O titulo do texto de hoje não faz referência aos apagões da rede pública de electricidade, este é um mal com que muita gente nasceu e continua com ele. E vamos subindo mesmo assim, como diria o cantor Dog Murras. É um dado adquirido e chego a duvidar que o queiramos ultrapassar, vai fazer-nos muita falta. Aqui quero falar da Operação Moçambique, em que Angola mandou ajuda às vítimas do Idai, um ciclone altamente mortífero. Claro que apoio a posição angolana, claro que o gesto deve ser assinalado e nunca repetido, o que signifi – caria que nunca mais alguém passaria por tragédia semelhante. A escuridão a que me refi ro é a mediática. Angola tem mesmo de aprender a comunicar, tem de abandonar a ideia de que dois ou três iluminados sabem fazer tudo e depois deles nada mais há. Veja-se como Portugal está a comunicar em torno do Idai e das suas consequências. Há reportagens todos os dias, há histórias de gente de carne e osso contadas como se fosse assunto de vizinhos, doendo a quem lê ou ouve, abrindo a solidariedade, mas sobretudo valorizando a solidariedade portuguesa.
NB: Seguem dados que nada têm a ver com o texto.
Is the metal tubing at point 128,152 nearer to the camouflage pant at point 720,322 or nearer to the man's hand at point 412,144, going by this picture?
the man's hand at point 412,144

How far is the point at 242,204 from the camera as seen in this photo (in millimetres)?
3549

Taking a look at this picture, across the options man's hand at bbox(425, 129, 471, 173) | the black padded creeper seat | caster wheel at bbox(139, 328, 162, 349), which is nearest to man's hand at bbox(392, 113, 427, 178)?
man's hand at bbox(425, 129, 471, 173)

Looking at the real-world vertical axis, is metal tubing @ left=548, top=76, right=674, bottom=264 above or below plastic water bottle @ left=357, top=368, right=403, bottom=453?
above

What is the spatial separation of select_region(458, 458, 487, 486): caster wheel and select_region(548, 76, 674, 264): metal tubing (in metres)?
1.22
Narra-se os actos “heróicos” dos portugueses que lá estão a ajudar. Não é preciso o “vou eu porque só eu sei narrar”, ou o “isso só se fosse eu a narrar”, portanto ninguém mais vai. Há um quase silêncio em torno da ajuda angolana, do sofrimento dos moçambicanos, do que lá fazem os angolanos. E tudo porque ainda não se considera importante apoiar a imprensa, porque se fazem (e muito mal) contas políticas em tudo o que é comunicação. Estamos às escuras sobre nós em Moçambique.